━━ Document extract

You probably don't see the leaks because you are not giving the right
parameters to the application (list of source, destination URL pairs) -- my
fault sorry.

Something like (use more URL's to see the leaky behavior even with top):

./a.out
gsiftp://litchi.zib.de/data/gridlab/viz_input/short_herrmann_pi2/ADM-BS_Gx_3D_diagonal.xg
gsiftp://litchi.zib.de/tmp/aa/ADM-BS_Gx_3D_diagonal.xg
gsiftp://litchi.zib.de/data/gridlab/viz_input/short_herrmann_pi2/ADM-BS_Gx_maximum.xg
gsiftp://litchi.zib.de/tmp/aa/ADM-BS_Gx_maximum.xg
gsiftp://litchi.zib.de/data/gridlab/viz_input/short_herrmann_pi2/ADM-BS_Gx_minimum.xg
gsiftp://litchi.zib.de/tmp/aa/ADM-BS_Gx_minimum.xg
gsiftp://litchi.zib.de/data/gridlab/viz_input/short_herrmann_pi2/ADM-BS_Gx_norm1.xg
gsiftp://litchi.zib.de/tmp/aa/ADM-BS_Gx_norm1.xg
gsiftp://litchi.zib.de/data/gridlab/viz_input/short_herrmann_pi2/ADM-BS_Gx_norm2.xg
gsiftp://litchi.zib.de/tmp/aa/ADM-BS_Gx_norm2.xg

the build is multithreaded.

Andrei
------- Comment #8 From 2004-07-23 12:12:51 -------
Created an attachment (id=414) [details]
fixes leak in flush_url_state

Ok, now I see why you're seeing the leak and not me.  You're using the same
host/port for the source and destination.  This causes the cache to act
differently than it normally would since it only allows one entry per host/port
pair.  It's also a rare case since there is no point (other than testing ;-))
in doing a transfer between two servers on the same machine.

I will track down and fix this leak.  If you'd like to test this theory, you
can change the source hostname to the actual ip in every url you use and verify
that the leak is gone.

Also, your use of flush_state flushed out another leak that is fixed by the
attached patch.

Joe
------- Comment #9 From 2004-07-23 12:54:52 -------
Created an attachment (id=415) [details]
fix leak when using same host for source and dest


This should fix everything.  An update package will be made available on our
advisories page soon.

━━━━

Aim A
According to the bug thread, what was Andrei doing that made the leak appear for him but not for Joe?
Aim B
Copy the passage of the bug thread that begins with the words "Ok, now I see" and ends with "leak is gone.", keeping every character unchanged.
The records are unrelated to the bug thread and stand apart from it.

━━ Data excerpts

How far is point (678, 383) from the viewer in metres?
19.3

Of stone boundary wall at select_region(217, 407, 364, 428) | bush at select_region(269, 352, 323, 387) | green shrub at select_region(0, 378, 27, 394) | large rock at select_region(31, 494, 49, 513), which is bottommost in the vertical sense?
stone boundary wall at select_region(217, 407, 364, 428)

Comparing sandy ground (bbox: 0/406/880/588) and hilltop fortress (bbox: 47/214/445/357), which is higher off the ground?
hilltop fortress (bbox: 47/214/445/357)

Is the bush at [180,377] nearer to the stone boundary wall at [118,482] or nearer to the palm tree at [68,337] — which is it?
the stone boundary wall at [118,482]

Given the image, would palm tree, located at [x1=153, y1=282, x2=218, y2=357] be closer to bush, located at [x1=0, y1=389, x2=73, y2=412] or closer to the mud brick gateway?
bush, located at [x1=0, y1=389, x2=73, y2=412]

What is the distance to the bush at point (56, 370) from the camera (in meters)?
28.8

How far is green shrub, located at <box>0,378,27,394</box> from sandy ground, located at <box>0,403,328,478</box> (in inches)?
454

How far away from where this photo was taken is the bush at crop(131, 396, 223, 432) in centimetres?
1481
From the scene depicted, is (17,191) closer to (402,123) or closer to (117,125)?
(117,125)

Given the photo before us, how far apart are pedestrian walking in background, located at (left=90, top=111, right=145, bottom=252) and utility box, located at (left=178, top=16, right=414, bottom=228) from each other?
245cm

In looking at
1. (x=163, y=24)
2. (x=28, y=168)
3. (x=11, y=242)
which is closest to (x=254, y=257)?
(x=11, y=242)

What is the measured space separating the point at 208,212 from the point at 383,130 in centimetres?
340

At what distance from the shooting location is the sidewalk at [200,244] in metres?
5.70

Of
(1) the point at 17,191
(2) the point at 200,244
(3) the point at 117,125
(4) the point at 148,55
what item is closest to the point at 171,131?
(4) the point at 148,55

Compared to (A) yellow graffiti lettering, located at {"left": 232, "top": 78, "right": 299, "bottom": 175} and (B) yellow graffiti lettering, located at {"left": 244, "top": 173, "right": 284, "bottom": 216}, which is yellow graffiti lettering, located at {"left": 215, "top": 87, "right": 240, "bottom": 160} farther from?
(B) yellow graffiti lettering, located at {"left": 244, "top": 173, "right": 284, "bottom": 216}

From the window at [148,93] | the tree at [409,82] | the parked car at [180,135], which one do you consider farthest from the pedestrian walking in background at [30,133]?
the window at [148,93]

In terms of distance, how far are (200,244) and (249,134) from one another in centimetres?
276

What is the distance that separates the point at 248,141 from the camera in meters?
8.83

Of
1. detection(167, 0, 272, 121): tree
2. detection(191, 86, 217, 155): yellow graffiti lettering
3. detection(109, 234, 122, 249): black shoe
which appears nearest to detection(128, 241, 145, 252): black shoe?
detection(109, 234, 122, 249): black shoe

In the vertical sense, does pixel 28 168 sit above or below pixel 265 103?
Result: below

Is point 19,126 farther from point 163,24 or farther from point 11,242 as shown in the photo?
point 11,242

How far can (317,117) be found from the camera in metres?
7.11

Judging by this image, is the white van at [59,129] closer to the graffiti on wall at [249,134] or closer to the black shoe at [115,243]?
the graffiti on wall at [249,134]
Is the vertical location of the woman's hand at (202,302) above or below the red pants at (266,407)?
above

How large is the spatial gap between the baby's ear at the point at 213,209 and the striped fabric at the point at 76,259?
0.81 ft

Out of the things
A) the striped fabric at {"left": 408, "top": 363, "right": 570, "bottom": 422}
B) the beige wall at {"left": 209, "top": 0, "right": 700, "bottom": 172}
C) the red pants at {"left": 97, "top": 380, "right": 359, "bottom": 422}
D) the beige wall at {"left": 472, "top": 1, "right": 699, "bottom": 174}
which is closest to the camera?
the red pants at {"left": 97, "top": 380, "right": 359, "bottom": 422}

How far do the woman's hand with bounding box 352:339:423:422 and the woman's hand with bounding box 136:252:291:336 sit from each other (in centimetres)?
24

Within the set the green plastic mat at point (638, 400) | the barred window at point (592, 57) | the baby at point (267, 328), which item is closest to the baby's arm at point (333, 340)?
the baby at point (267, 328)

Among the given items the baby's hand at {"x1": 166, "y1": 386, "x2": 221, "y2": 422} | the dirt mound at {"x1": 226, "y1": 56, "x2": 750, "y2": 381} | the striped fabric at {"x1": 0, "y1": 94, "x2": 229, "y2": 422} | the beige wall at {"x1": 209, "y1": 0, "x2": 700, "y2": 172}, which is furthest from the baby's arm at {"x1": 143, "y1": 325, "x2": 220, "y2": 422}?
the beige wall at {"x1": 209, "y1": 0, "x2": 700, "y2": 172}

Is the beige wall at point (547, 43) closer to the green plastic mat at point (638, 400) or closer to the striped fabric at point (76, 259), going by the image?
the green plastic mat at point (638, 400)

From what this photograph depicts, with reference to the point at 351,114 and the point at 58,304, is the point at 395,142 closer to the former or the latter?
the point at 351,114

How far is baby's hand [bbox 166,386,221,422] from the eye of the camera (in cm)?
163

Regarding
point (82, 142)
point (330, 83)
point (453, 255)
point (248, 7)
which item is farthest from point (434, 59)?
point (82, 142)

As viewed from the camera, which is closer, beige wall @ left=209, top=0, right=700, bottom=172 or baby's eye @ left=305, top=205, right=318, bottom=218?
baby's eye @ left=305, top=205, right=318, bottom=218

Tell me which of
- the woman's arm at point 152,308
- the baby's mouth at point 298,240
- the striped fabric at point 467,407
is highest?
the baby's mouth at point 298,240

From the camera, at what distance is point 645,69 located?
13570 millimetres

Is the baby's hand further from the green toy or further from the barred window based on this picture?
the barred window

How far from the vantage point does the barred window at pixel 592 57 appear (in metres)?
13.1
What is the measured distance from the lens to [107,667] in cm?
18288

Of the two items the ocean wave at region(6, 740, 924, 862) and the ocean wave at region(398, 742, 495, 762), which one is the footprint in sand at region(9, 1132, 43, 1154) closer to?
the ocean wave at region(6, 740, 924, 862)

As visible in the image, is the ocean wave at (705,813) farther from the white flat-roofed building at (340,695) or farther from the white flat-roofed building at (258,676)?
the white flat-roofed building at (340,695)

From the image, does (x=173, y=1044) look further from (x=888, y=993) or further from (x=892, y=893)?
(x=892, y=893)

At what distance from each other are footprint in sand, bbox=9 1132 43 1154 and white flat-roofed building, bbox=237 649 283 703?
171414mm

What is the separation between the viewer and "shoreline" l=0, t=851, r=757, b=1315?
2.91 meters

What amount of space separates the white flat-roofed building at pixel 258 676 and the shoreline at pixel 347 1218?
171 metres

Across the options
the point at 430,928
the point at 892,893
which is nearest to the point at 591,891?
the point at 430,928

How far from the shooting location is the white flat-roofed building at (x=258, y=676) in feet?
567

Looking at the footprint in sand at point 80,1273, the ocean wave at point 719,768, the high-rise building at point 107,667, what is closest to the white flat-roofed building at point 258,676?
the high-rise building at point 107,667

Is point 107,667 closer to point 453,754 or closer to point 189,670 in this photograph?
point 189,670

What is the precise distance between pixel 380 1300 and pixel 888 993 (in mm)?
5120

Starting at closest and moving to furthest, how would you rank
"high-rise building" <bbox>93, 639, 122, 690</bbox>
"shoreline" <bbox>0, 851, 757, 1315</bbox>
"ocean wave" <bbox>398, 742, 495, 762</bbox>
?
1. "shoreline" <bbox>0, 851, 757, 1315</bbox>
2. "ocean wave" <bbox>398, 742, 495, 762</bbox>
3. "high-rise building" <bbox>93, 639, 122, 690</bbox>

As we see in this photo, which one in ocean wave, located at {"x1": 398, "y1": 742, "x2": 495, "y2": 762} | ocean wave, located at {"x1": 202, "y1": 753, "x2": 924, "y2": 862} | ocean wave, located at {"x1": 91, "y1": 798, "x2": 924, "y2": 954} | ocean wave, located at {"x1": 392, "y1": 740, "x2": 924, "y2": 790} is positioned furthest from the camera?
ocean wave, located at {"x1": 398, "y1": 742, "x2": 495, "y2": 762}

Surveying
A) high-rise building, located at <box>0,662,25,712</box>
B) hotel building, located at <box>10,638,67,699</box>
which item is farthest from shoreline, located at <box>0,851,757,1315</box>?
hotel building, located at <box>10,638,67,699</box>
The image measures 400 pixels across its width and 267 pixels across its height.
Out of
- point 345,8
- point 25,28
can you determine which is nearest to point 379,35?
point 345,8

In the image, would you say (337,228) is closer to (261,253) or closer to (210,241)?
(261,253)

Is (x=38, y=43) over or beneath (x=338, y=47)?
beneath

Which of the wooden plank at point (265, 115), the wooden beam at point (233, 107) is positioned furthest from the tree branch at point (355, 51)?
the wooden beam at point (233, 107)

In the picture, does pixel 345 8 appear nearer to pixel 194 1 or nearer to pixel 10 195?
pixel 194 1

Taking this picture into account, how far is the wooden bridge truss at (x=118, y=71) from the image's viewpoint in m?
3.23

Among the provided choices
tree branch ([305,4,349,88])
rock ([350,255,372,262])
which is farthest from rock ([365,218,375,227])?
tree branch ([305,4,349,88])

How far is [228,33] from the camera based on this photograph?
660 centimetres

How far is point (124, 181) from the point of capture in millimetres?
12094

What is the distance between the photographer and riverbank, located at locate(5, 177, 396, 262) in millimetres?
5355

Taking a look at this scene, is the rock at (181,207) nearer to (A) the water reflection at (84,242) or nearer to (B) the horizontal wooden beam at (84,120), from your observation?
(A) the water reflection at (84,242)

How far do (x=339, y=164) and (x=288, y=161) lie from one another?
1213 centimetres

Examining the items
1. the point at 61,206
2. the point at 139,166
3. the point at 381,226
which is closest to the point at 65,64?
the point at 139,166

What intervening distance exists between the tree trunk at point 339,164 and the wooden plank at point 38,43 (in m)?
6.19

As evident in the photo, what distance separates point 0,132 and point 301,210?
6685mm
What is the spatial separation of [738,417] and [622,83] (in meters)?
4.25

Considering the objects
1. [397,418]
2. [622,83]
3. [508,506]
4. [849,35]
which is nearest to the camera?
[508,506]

━━━━

Finished answer A
He was using the same host/port for the source and the destination.

Finished answer B
Ok, now I see why you're seeing the leak and not me.  You're using the same
host/port for the source and destination.  This causes the cache to act
differently than it normally would since it only allows one entry per host/port
pair.  It's also a rare case since there is no point (other than testing ;-))
in doing a transfer between two servers on the same machine.

I will track down and fix this leak.  If you'd like to test this theory, you
can change the source hostname to the actual ip in every url you use and verify
that the leak is gone.